Uploading files to your slot using LFTP

Uploading to your slot is just as simple as downloading from your slot "pushing". Using the same command above will work as long as it is run from the location you want your files to arrive at. lftp -u usbslotusername,usbslotpassword -e 'mirror --reverse --parallel=3 --continue --use-pget-n=5 --only-missing /home/destinationusername/LFTP /home3/usbdocs/files/LFTP; quit' sftp://destinationip:22

Notice that the main changes are the order of directory and the address at the end. The function of the command is exactly the same, It is just the direction that has changed.

Automating the Process With Bash and Crontab

Your first step is to find the full path of your home directory pwd will output your full home path.

Something like this will be outputted be sure to make a note of it :

/home3/usbdocs

then create two new folders, one may already exist this is fine

mkdir ~/lock

mkdir ~/scripts

Then you need to enter the new folder called scripts

cd ~/scripts

And create the script file

nano LFTP.sh

Paste the following lines into it :

#!/bin/bash
exec {lock_fd}>/home1/usbdocs/lock/lftpLock || exit 1
flock -n "$lock_fd" || { echo "ERROR: flock() failed." >&2; exit 1; }
if [ -z "$STY" ]; then exec screen -dm -S lftp /bin/bash "$0"; fi

lftp -u destinationusername,destinationpassword 'mirror --reverse --parallel=3 --continue --use-pget-n=5 --only-missing /home3/usbdocs/files/LFTP /home/destinationusername/LFTP; quit' sftp://destinationip:port

flock -u "$lock_fd"

Save it by pressing Ctrl+X then Y then Enter.

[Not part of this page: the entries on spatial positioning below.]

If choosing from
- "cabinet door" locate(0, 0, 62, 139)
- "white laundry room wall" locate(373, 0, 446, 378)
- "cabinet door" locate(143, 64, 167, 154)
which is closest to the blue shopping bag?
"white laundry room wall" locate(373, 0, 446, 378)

You will need to change the paths “home3/usbdocs” to match your own home and username.

Now we need to set a few things that will be passed to LFTP automatically ready for automation.

create a folder to house the configuration file.

mkdir ~/.lftp

now create the rc file to place the options inside

touch ~/.lftp/rc

next run the echo commands bellow to insert the values required

echo set net:limit-total-rate 0:41943040 >> ~/.lftp/rc
echo set ssl:verify-certificate no >> ~/.lftp/rc

Testing the script before Automating

So to test first we navigate to ~/scripts folder we made earlier

cd ~/scripts

Then we need to allow the LFTP.sh permissions to run

chmod +x LFTP.sh

And finally, run it

./LFTP.sh

If the script is running and you were to run it again, you may see an error message “Flock Failed” this is a file lock to stop multiple backups running and is totally normal. If you are sure it isn’t running you can delete the lock file from ~/lock. You can also check the progress of the backup script which is running in a screen with the command

screen -rd lftp

Setting the automation and time

If all is well after the test we can automate the check via crontab

Open crontab with

crontab -e

You may have a choice of editors we recommend Nano

Inside the crontab add a single line under everything else in the file that looks like this

0 */4 * * * /home3/usbdocs/scripts/LFTP.sh

Save it by pressing Ctrl+X then Y then Enter.

Once again we want to remind you that the paths will need changing to reflect the path shown by the pwd command

The script will now run every 4 hours checking for files that have changed and sync them to the target server. Please be aware anything removed from the Target will be synced again. Remove the item from the source or move it to a non synced folder.